Recordando o peso desta que é uma das maiores exportadoras nacionais (2,8 mil milhões), a companhia que mais turistas traz para Portugal, e que gera mais de 10 mil postos de trabalho diretos a que se somam outros 100 mil e indiretos, o ministro das Infraestruturas justificou a necessidade de salvar "uma empresa de importância crítica para o país", numa altura em que os portugueses sofrem os efeitos brutais da crise internacional.

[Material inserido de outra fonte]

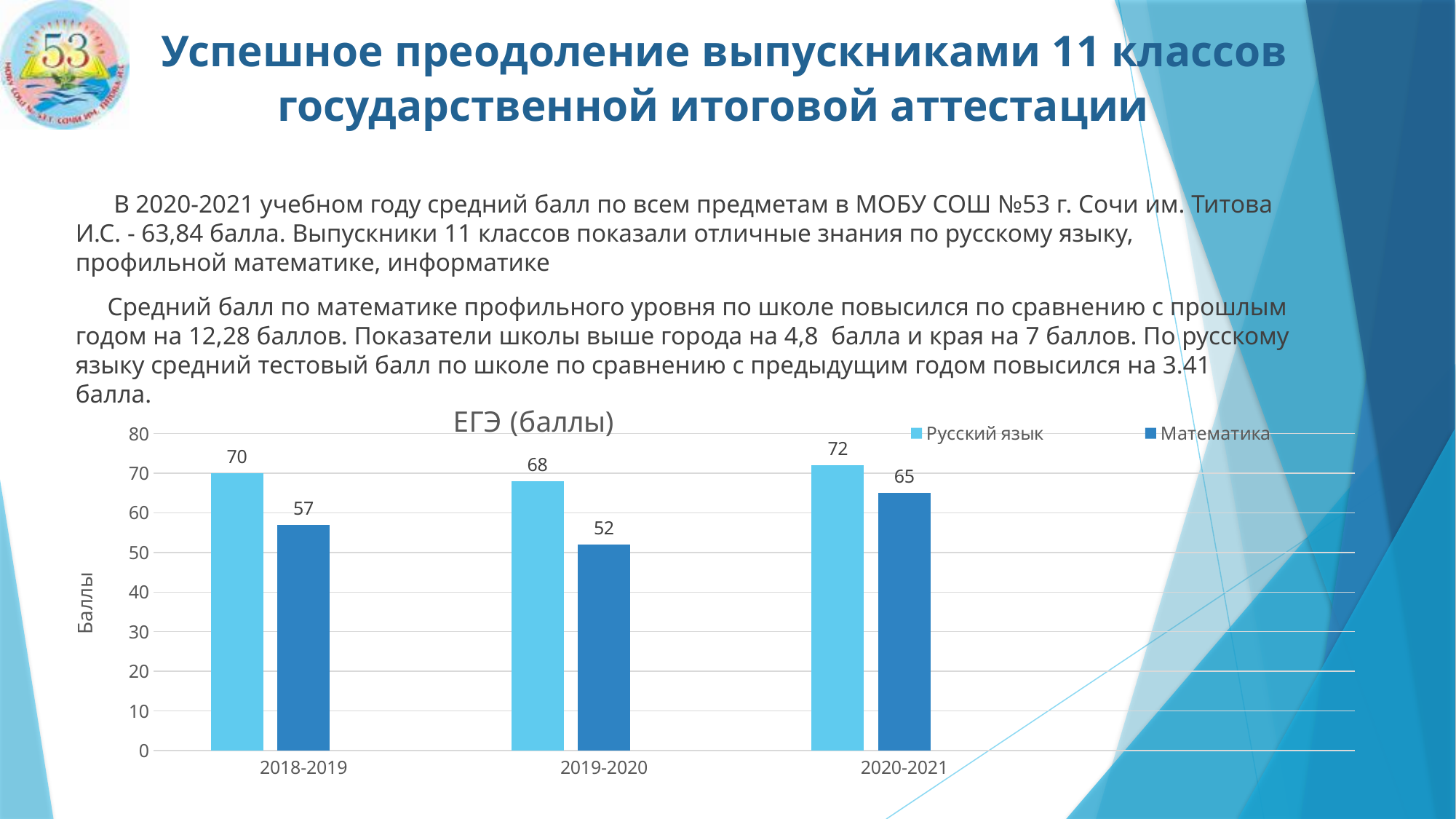
What is the difference between the Русский язык and Математика values in 2018-2019? 13 How many series does the legend list? 2 Which is larger in 2019-2020: Русский язык or Математика? Русский язык What kind of chart is shown on the slide? Bar chart What is the title of the chart? ЕГЭ (баллы) In which year is the Русский язык value highest? 2020-2021 In which year is the Математика value lowest? 2019-2020 How many year categories are shown on the x axis? 3 What is the value for Математика in 2020-2021? 65 What is the value for Математика in 2019-2020? 52 By how much did the Математика value increase from 2019-2020 to 2020-2021? 13 What is the value for Русский язык in 2018-2019? 70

Pedro Nuno Santos juntou-se à versão do Governo de uma semana atribulada, garantindo que "a opção alcançada não era a inicial". "Fizemos uma proposta aos privados que não foi aceite na totalidade. Tínhamos um acordo com a Comissão Europeia, mas para essa injeção faltava acordo com os privados", frisou, explicando que o Governo queria que os parceiros privados participassem no esforço de capitalização da empresa e prescindissem das cláusulas previstas na reversão mas que deixavam o Governo em maus lençóis num momento em que a TAP precisa de injeção imediata de capital e Bruxelas só a permitiu na versão mais dura e exigente.

"A opção a que chegamos com a Comissão Europeia, e que é um cenário de emergência e reestruturação, é a opção que estava disponível para a TAP."